Сколько лет было пану ректору, когда его прошлая жизнь оборвалась?

— Вы считаете, что у меня может быть повод бояться этих людей? — синие очи девушки ловили взгляд холодных серых глаз собеседника в тщетной попытке узреть хоть крупицу его истинных чувств и эмоций. Однако сие зеркало отражало не душу Маллоя-старшего, но душу того, кто в него смотрелся.

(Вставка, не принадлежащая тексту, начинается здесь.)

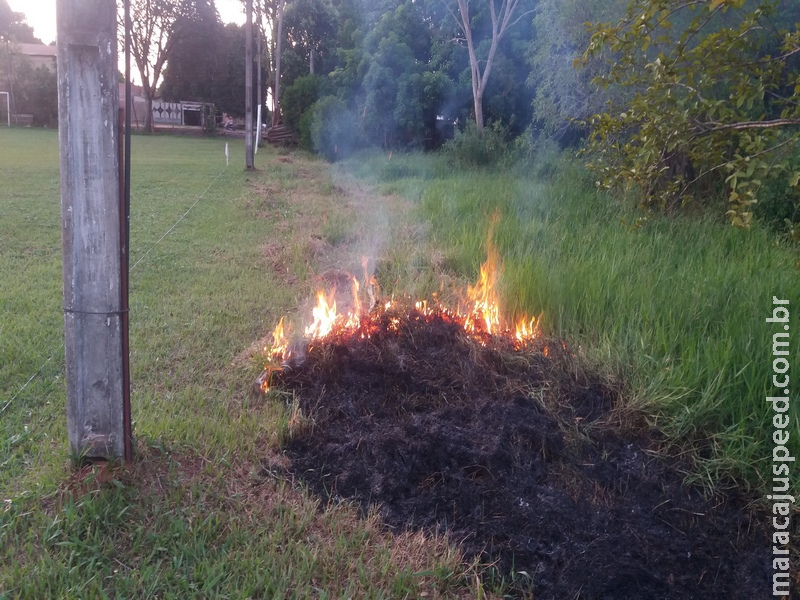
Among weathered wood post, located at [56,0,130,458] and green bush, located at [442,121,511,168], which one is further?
green bush, located at [442,121,511,168]

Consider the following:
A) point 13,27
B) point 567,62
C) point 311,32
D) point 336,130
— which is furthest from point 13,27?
point 567,62

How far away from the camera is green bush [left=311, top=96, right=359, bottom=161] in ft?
70.6

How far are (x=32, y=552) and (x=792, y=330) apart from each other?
4.16 meters

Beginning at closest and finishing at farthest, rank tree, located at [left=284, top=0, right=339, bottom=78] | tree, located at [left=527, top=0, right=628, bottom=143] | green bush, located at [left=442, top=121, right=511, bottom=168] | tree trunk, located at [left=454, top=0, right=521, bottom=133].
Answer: tree, located at [left=527, top=0, right=628, bottom=143] → green bush, located at [left=442, top=121, right=511, bottom=168] → tree trunk, located at [left=454, top=0, right=521, bottom=133] → tree, located at [left=284, top=0, right=339, bottom=78]

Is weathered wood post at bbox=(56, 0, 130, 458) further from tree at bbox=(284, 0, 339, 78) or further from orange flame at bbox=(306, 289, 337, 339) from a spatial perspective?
tree at bbox=(284, 0, 339, 78)

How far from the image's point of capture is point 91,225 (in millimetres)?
2938

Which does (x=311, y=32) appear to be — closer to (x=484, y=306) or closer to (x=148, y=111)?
(x=148, y=111)

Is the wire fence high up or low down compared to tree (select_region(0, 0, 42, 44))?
down

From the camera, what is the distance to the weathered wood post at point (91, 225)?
9.36 feet

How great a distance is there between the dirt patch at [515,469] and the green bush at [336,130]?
17.8 meters

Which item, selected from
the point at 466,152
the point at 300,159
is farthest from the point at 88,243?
the point at 300,159

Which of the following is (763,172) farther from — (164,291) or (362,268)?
(164,291)

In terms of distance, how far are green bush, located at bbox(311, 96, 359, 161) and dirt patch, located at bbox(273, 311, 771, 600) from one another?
17.8m

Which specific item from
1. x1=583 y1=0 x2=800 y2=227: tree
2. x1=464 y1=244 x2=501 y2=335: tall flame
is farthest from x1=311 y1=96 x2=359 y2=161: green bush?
x1=583 y1=0 x2=800 y2=227: tree
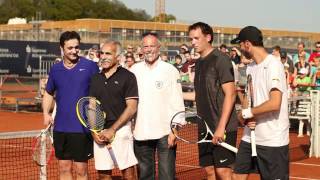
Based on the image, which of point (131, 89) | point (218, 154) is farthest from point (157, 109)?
point (218, 154)

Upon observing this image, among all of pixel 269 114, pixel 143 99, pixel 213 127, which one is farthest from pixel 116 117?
pixel 269 114

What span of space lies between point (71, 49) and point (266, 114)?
91.8 inches

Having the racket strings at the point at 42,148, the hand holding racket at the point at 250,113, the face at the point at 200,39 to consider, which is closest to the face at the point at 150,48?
the face at the point at 200,39

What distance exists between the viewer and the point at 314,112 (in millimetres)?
12648

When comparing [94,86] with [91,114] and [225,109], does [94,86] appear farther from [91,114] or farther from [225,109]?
[225,109]

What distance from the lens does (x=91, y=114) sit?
688 cm

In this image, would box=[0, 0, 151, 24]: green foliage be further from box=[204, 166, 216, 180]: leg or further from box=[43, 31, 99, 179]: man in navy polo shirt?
box=[204, 166, 216, 180]: leg

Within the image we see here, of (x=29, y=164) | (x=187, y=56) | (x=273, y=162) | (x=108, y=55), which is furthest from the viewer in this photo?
(x=187, y=56)

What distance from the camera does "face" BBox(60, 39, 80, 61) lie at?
23.4 feet

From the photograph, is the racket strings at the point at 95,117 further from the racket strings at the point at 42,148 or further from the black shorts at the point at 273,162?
the black shorts at the point at 273,162

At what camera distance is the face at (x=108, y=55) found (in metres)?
6.92

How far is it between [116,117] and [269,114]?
5.61ft

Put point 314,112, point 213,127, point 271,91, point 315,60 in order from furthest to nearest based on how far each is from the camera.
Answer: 1. point 315,60
2. point 314,112
3. point 213,127
4. point 271,91

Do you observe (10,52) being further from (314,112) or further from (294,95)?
(314,112)
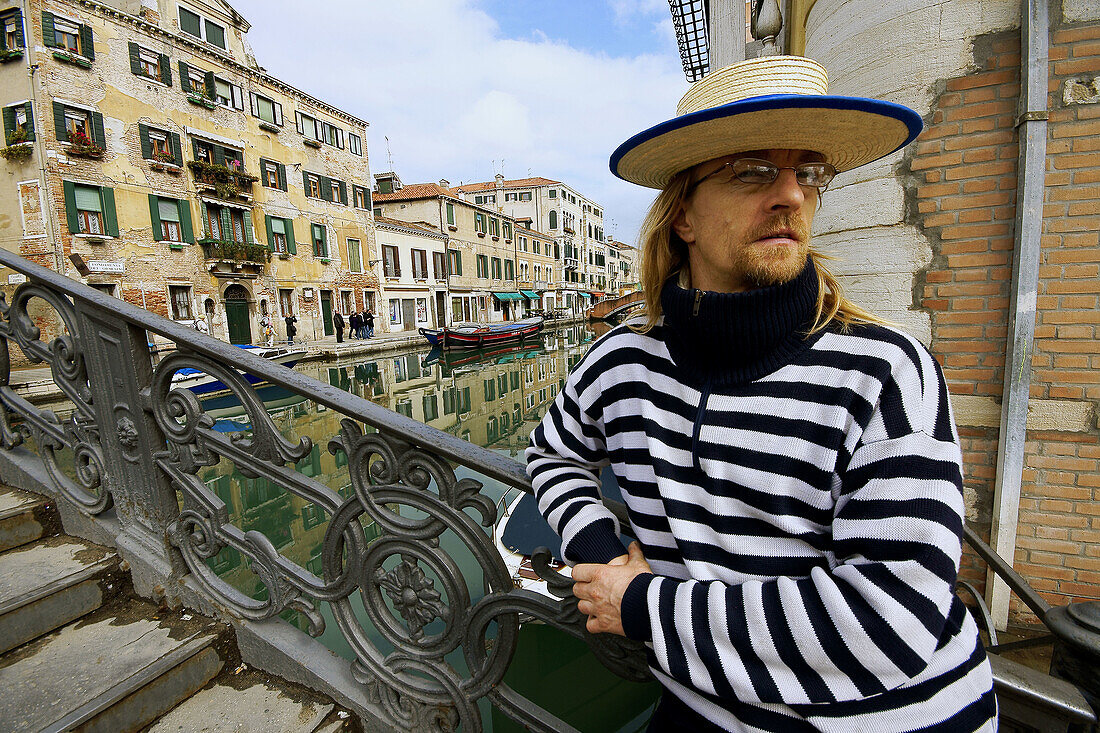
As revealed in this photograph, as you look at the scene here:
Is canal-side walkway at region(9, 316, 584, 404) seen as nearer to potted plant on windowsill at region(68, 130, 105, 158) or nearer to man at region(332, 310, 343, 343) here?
man at region(332, 310, 343, 343)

— Все мы склонны бояться того, чего не понимаем. Такие люди, как ты, обожающие рационализировать мир до полной потери его волшебности, особо уязвимы перед пугающей аурой неизвестного, — уголки губ чуть приподнялись вверх в лёгкой полуулыбке, выглядевшей в исполнении этого холодного мужчины несколько неестественно и потусторонне. Как у каменной статуи, пытающейся скопировать внешнее проявление человеческих эмоций.

— Вы сильно ошибаетесь, считая, что чрезмерная рационализация лишает мир красок. Отнюдь: красота идеального баланса элементов, занявших места, столь гармонично им подходящие, восхищает и поражает. Как же естественный ход эволюции биологической и социальной смог столь удивительно точно подогнать все шестерёночки в этой сложной машине реальности? — ответила девушка, после чего перевела взгляд на челядь, ещё не закончившую свой ритуал коленопреклонения пред соблазнительным древом. — Однако… если задуматься, то в своём предположении о том, что я боюсь излишне благодарной челяди, вы оказались правы. Не уверена, что после всего одной подсказки я сию секунду смогу полностью отрефлексировать своё к ним отношение и полностью осознать причины отторжения.

— Возможно дело в том, что когда-то ты сама была такой же, — предположил глава рода Маллой. — Все мы были такими. В самую первую нашу жизнь, когда только-только постигали законы мироздания. Однако ты изменилась, а они так и остались детьми, пусть даже очень ответственными.

— Деть… ми… — задумчиво прошептала некромагичка. — Царь-батюшка?

— Именно, — краем глаза девушка заметила, что улыбка ректора стала более широкой и самодовольной. Она ему шла куда больше, ведь делала похожим не на истукана, а на живое существо, подверженное простым человеческим слабостям. — Это особенность мышления простолюдинов в обществе, где сильна вертикаль власти. В частности, наш строй предполагает высокую роль шляхты.

— Они ждут от меня патернализма, — брови девушки сдвинулись к переносице, но хмурость эта была не суровой или недовольной, а задумчивой. — Пусть я поняла чаяния челяди, я вынуждена и дальше сторониться излишне благодарных простолюдинов: ведь я не смогу справиться с той ролью, которую они хотят возложить на мои плечи.

— Не только они.

Броня молчала. Она вновь посмотрела прямо в глаза собеседнику, однако, как и в прошлый раз, увидеть в них удалось не больше, чем в зеркальных стёклах очков Маллоя-младшего.

Пан ректор молчал пару секунд прежде чем ответить на немой вопрос.

— Почему ты считаешь, что не сможешь справиться с этой ролью?

— Моё положение слишком низко, — уверенно сказала девушка, уже осознавая, куда ведёт этот разговор. Куда он уже привёл. Это торги, пусть даже и скрывавшие своё лицо за ложной праздностью беседы. — Произошедшее в Коваче в определённой мере результат благоприятного стечения обстоятельств. Я не смогу на регулярной основе прыгать выше своей головы. Рано или поздно — и я склонна полагать, что “рано” более вероятный вариант развития событий — я сломаюсь.